No cash to move Dar flood victims

7th May 2012

Relocation of victims of last year’s Dar es Salaam floods to Mabwepande has been suspended due to shortage of funds, Kinondoni District authorities revealed yesterday.

The statement comes as some of the flood victims who were rendered homeless for more than four months are still in temporary camps, in Ubungo Maziwa, Mgulani and Mbweni JKT, waiting to be resettled.

“The exercise of relocating flood victims to the surveyed plots at Mabwepande in Kinondoni district has stopped because the government is yet to provide funds for implementing the second phase,” Kinondoni Municipal Council Director Fortunatus Fwema told The Guardian.

Fwema said the money disbursed by the government in the first phase, was utilised in surveying about 1,600 plots at the site, 624 of which were given to flood victims.

The other 400 plots were given to the residents from the edge of Msimbazi valley creek while the rest are to be sold.

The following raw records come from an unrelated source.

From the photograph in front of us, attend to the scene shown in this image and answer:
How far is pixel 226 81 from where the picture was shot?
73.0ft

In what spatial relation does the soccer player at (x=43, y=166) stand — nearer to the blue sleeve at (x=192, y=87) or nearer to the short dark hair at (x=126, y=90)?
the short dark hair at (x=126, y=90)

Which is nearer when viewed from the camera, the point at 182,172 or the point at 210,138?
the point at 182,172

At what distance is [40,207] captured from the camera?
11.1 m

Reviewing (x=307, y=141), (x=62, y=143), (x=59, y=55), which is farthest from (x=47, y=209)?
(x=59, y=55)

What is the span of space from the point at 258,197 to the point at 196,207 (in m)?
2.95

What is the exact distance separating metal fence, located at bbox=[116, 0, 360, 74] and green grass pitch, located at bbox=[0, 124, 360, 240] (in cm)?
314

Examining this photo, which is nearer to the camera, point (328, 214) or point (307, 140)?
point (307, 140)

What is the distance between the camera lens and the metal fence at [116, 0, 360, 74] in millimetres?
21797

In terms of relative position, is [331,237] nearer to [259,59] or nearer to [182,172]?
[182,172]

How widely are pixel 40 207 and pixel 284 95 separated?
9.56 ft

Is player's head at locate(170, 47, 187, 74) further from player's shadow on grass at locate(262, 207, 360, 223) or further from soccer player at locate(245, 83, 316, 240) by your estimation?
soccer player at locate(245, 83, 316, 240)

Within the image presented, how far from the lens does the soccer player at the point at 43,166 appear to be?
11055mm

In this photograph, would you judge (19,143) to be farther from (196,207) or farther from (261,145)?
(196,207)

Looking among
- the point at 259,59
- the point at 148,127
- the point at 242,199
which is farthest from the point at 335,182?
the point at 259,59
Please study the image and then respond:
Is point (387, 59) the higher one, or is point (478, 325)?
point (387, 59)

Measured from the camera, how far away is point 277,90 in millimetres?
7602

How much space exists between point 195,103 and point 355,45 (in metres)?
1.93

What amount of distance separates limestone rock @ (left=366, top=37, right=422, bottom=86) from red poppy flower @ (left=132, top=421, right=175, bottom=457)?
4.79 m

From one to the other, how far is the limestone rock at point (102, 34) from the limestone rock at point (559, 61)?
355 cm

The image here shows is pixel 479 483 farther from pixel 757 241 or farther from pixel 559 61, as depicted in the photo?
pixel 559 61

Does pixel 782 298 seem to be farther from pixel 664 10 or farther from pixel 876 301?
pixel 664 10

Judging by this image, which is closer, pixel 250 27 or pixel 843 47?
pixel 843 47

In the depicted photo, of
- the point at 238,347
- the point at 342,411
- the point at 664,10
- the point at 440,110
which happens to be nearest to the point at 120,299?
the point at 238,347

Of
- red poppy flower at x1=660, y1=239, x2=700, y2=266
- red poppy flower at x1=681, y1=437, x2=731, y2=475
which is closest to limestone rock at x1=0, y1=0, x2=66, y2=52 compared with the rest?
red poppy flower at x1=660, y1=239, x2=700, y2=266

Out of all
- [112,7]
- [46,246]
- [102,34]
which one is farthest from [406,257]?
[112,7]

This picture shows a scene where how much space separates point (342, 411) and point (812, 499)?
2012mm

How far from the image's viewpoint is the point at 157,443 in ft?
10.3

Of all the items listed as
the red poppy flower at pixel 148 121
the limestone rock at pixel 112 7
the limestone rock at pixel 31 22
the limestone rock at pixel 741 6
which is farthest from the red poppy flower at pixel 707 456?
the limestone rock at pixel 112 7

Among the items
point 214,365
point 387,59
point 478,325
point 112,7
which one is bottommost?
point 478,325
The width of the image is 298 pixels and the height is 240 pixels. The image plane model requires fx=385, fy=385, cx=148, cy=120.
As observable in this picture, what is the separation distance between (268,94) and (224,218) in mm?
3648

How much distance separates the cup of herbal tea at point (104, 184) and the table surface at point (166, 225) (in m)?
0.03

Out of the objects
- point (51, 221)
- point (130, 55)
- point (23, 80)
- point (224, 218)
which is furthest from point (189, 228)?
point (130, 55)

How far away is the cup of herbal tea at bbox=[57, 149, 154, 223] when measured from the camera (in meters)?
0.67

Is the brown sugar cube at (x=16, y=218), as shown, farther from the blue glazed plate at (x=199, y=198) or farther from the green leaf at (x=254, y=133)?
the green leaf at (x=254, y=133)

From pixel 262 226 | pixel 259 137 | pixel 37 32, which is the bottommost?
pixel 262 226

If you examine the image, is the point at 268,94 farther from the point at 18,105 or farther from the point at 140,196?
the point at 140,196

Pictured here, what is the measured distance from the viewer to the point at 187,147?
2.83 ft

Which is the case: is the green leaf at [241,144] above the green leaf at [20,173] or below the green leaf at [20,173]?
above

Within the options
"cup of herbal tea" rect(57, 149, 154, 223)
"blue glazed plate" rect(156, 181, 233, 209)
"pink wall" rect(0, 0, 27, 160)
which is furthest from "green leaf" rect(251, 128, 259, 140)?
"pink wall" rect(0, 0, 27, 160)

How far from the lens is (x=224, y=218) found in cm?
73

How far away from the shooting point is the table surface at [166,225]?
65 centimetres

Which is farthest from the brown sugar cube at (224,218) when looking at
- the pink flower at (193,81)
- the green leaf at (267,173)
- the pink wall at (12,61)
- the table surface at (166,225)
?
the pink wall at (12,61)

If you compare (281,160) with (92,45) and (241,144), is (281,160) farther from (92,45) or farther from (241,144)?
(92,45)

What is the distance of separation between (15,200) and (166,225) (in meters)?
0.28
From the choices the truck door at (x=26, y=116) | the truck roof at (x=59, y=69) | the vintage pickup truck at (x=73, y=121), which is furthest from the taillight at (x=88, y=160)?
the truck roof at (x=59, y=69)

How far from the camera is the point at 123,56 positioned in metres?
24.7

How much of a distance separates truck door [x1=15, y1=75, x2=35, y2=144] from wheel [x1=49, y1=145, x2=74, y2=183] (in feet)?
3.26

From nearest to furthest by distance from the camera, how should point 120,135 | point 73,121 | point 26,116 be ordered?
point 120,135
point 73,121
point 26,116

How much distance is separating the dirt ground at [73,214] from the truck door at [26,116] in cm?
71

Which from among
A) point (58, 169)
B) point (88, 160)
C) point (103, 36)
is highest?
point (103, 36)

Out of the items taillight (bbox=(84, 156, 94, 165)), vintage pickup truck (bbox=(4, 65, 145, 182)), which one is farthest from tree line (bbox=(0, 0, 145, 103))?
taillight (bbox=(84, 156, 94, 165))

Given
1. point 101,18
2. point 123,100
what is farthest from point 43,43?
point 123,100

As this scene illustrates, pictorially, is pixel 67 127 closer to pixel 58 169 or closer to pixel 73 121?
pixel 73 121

Recently, in a brief statement at Mabwepande President Kikwete ordered the regional disaster committee to give plots to all the victims.

“We should not exclude tenants in the allocation process…these are our people. We have to be concerned with their plight,” said Kikwete while receiving reports on the implementation of the relocation exercise from the regional disaster committee.

According to the President, flood victims, tenants included, were citizens of Tanzania who deserve to be treated fairly and equally, noting: “Tenants should not be left to suffer. We need to support them; we need to take care of them.”

He said giving plots to landlords only would be unfair, as some of them had not been living in the flooded houses.

“We should not discriminate them…they have nowhere to go. I once again strongly insist that tenants must be given plots during this exercise,” said Kikwete.

Kikwete directed regional authorities to prepare the modalities for the incorporation of tenants in the allocation of plots, observing that if the surveyed plots were not enough, they should look for areas outside Mabwepande.

Meanwhile Jayne Nyimbo the Twiga Cement Company Director of Human Resources told The Guardian that the government was yet to relocate Chasimba villagers to pave way for expansion of the plant is yet to be implemented.

The government promised to include Chasimba villagers in the relocation of the flood victims to Mabwepande.

“Up to this moment the villagers have not been relocated although we participated in the preparation to shift the villagers who have invaded the company’s premises,” she said.

On June 20 last year Twiga Cement management threatened to close down its Wazo Hill plant in Dar es Salaam unless 952 Chasimba villagers said to have invaded the firm’s premises heed a court order and move out.

The company’s lawyer Sam Mapande said the firm reached the decision after authorities failed to remove the villagers as ordered by the court and that they were just waiting for the directives from the company’s headquarters in Germany on the date they should affect the move.

The Appeal Court ruled in 2008 that Twiga Cement Company was the lawful owner of the land and that the villagers were supposed to vacate the area to enable it carry out development activities.